Find the range of values of $k$ for which $3x-x^2+k$ is negative for all real values of $x$. Hence, or otherwise, find the range of values of x for which $\frac{3x-x^2-4}{-3x+x^2-4} < 0$
I have gotten $k < \frac{-9}{4}$. Anyone knows how to do the second part where $\frac{3x-x^2-4}{-3x+x^2-4}<0$?
On
the coefficient of $x^2$ is negative so, the discriminant $\delta=9+4k$ must be negative. which gives $k\leq \frac{-9}{4}$.
for the second, the numerator discriminant is $-7 <0 $.
thus the numerator is always strictly negative (same signum than the coefficient of $x^2$). for denominator, the discriminant is $25$ and the roots are $ -1 $ and $4$. the denominator is strictly positive outside , let say in
$(-\infty,-1) U (4,\infty)$ which is your answer set.

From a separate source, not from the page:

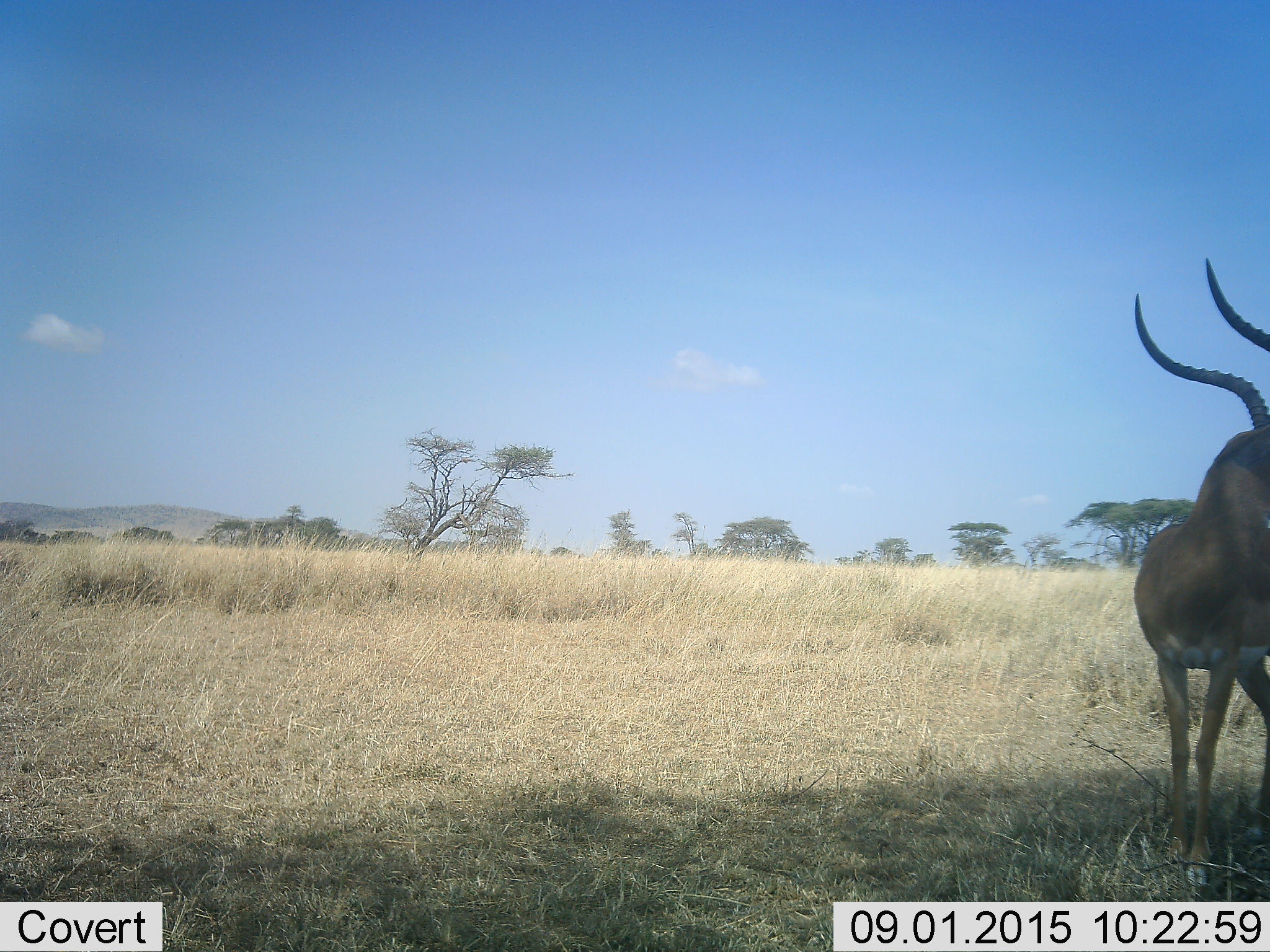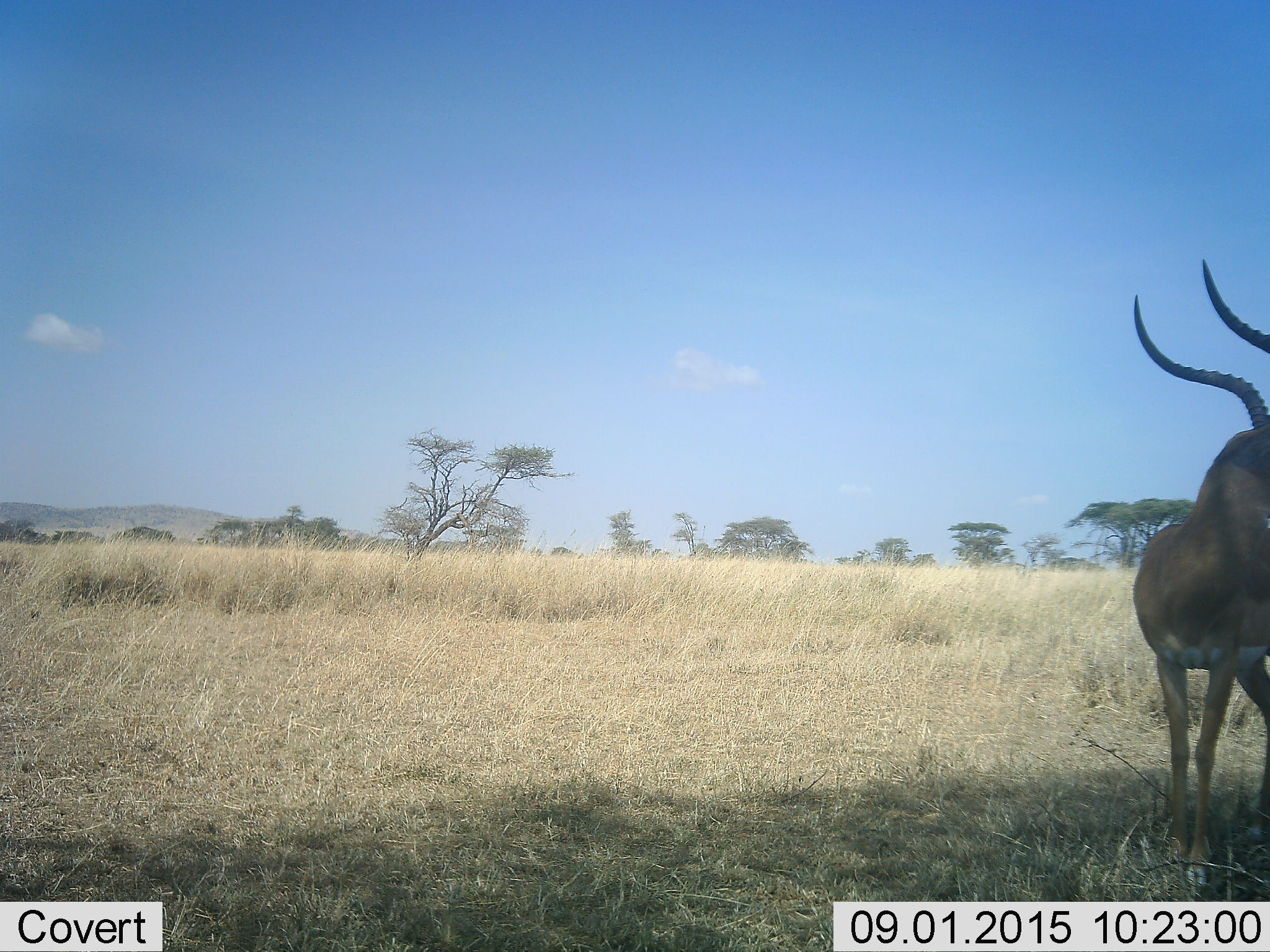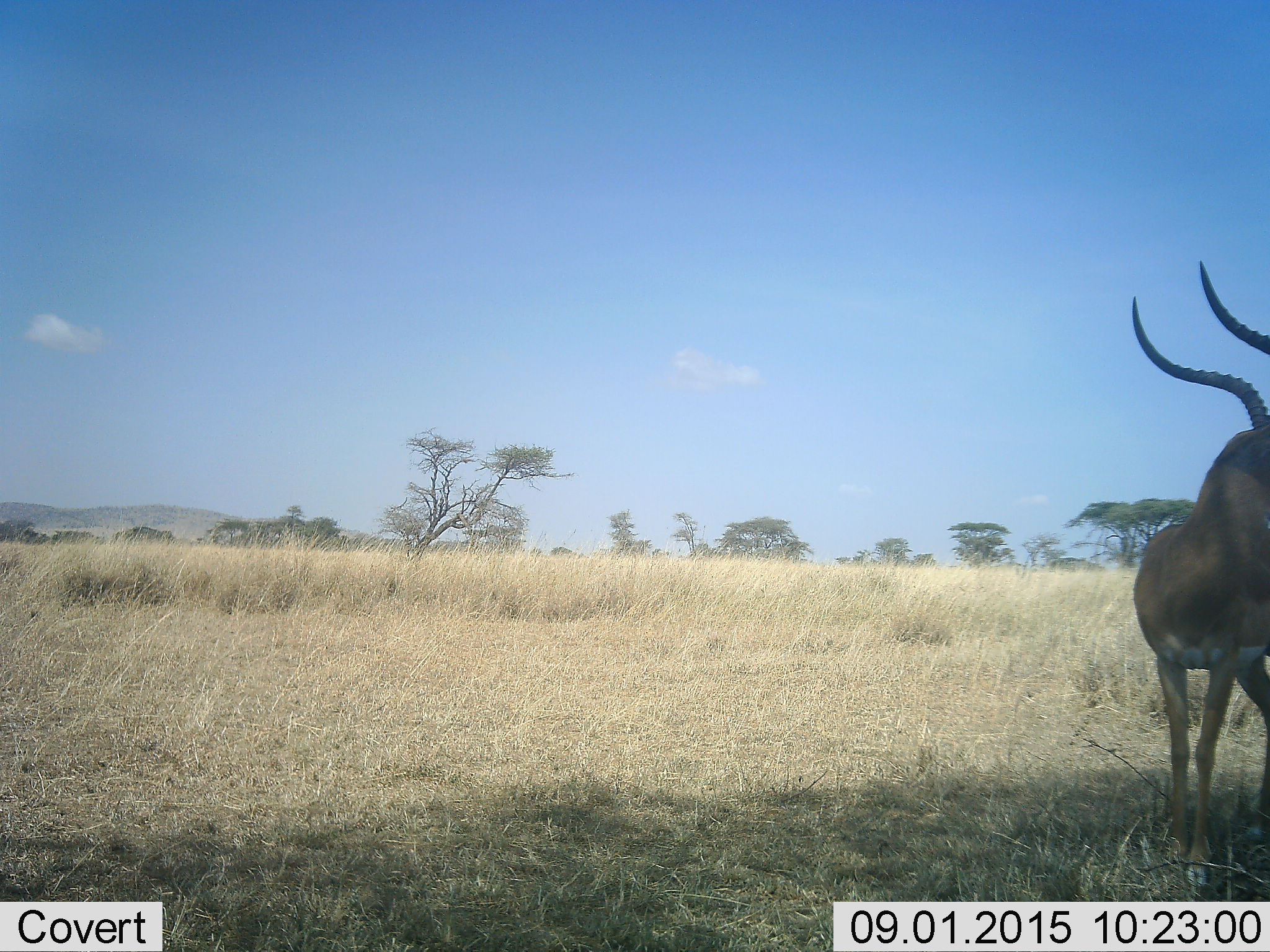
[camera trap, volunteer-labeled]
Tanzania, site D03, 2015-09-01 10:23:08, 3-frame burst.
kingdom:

Note that as the leading coefficient in $-x^2+3x+k$ is negative, the equation will have negative values for all $k$ iff the determinant is negative. Hence:
$$D = 3^2 + 4k <0 \iff k < -\frac 94$$
So it seems you got that one right. Now note that $-4<k$ therefore by part one the numerator of the fraction is always negative. Now to find all solutions you need to find when the denominator is positive. We have that $x^2 - 3x - 4 = (x-4)(x+1)$. Therefore we have that the equation is true for $x \in (-\infty, -1) \cup (4,\infty)$